Caitriona Cox (She/her)
PGBC 2024 Conference Chair
Caitriona is an academic clinical fellow who splits her time between bioethics research and clinical training in internal medicine. She is working towards a PhD at Cambridge, exploring the ethical issues surrounding the communication of diagnostic uncertainty. She is chair of the PGBC24 committee and runs the Alumni Mentoring Network.
Ruth Goh
Co-secretary
Ruth Goh is a PhD candidate at Imperial College London who is investigating public health ethics and policy, with an interest in tobacco control, respiratory health and child health. She is the current co-secretary of the Postgraduate Student Council.
Natalie Michaux
Co-chair
Emma Nance (She/her)
Emma is a second-year PhD student on the Wellcome Trust funded programme One Health Models of Disease: Science, Ethics, and Society at the University of Edinburgh. Her current work examines the bioethical implications of human and non-human biosurveillance with a view towards integrating and updating the policies under a One Health and global justice framework. She was co-chair of the PGBC23 conference.
Joshua Parker
Jannieke Simons (She/her)
Jannieke is a PhD student at the University Medical Centre Utrecht in The Netherlands. With a BSc in Nanobiology and an MA in Applied Ethics, her particular interest in the ethics of biotechnological and biomedical innovations comes as no surprise. Her PhD research investigates the ethical dimensions of human somatic prime editing therapy for inherited cardiomyopathies.
Rachel Thompson
Rachel is undertaking a PhD in Research Ethics at Swansea University.
Lydia Tsiakiri (She/her)
Social Media & Website Manager/Alumni Network Lead
Lydia is a Ph.D. Student in Political Science at Aarhus University, Denmark. Her current research focuses on public health ethics, deontological ethics, discrimination, distributive justice, and personal responsibility in the health and healthcare context through the lens of an integrated empirical ethics approach. She is our web manager and runs the Alumni Mentoring Network.
Jamie Webb (He/him)
Jamie Webb is a PhD student in the University of Edinburgh’s Centre for Technomoral Futures, working on the ethics of artificial intelligence in healthcare resource allocation within the field of empirical bioethics. Jamie was previously a research associate in the Division of Medical Ethics at the NYU Grossman School of Medicine. He has a BA in Philosophy and an MSci in History and Philosophy of Science from the University of Cambridge, and an MA in Bioethics from NYU, where he studied on a Fulbright scholarship. He was co-chair of the PGBC23 conference.
Lucy Yanow (She/her)
Lucy Yanow recently completed her MSc in Bioethics and Society at King’s College London. Her dissertation, the Haunted Womb; Ghost Dancing Post Roe vs. Wade won the prize for best performance in her cohort.

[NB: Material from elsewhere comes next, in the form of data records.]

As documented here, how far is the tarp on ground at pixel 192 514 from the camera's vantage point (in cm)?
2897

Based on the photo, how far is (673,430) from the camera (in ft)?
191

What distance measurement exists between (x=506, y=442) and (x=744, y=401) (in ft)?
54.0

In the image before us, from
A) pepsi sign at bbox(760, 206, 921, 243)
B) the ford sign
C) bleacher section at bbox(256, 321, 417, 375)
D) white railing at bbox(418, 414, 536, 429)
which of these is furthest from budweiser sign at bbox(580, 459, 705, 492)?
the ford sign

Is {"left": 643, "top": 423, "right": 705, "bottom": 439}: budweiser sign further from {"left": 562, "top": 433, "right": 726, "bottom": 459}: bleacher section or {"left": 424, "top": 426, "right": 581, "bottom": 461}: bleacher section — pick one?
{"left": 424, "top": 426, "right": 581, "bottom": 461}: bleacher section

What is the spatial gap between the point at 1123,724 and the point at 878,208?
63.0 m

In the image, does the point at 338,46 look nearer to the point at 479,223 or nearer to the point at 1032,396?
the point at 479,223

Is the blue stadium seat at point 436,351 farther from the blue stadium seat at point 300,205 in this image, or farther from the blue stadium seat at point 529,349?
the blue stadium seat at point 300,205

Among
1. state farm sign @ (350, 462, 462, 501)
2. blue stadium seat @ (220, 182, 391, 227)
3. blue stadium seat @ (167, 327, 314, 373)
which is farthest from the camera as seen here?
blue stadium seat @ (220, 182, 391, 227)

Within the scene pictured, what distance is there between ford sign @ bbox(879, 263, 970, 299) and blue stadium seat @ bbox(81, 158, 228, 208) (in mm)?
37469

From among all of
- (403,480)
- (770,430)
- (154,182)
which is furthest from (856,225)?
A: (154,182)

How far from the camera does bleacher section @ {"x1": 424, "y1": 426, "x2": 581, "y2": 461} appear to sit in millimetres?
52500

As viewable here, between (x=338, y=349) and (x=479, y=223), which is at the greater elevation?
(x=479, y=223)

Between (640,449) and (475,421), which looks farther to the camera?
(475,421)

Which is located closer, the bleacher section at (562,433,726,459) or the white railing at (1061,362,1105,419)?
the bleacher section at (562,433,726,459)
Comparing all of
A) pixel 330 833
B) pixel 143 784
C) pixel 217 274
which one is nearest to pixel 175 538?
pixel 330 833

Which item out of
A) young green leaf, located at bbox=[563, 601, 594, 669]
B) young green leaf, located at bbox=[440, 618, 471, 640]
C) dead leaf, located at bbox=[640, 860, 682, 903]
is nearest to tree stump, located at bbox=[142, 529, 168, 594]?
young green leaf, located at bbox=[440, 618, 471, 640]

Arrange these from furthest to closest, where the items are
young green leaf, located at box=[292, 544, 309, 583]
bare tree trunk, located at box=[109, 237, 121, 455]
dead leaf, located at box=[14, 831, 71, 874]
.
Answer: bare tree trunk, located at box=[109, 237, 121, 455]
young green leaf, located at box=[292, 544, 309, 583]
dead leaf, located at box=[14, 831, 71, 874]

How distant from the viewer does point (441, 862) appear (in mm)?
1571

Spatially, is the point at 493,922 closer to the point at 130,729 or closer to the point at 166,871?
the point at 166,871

Previous to returning to academia, she was an unlicensed reproductive carer in the California Bay Area; a full spectrum doula, a home birth midwife apprentice, and a social work associate at the Women’s Options Center, the abortion clinic at San Francisco General Hospital. Her research interests include care ethics, feminist science and technology studies, relational autonomy and post-humanism. She hopes to start PhD research in fall 2024.
Shengyu Zhao (She/her)
Shengyu Zhao is a PhD student at the Centre for Ethics in Medicine, University of Bristol. Her research interests broadly encompass transcultural and cross-cultural bioethics, with a specific focus on palliative care and end-of-life decision-making. Her current project centres on exploring ethical challenges in palliative care within Mainland China.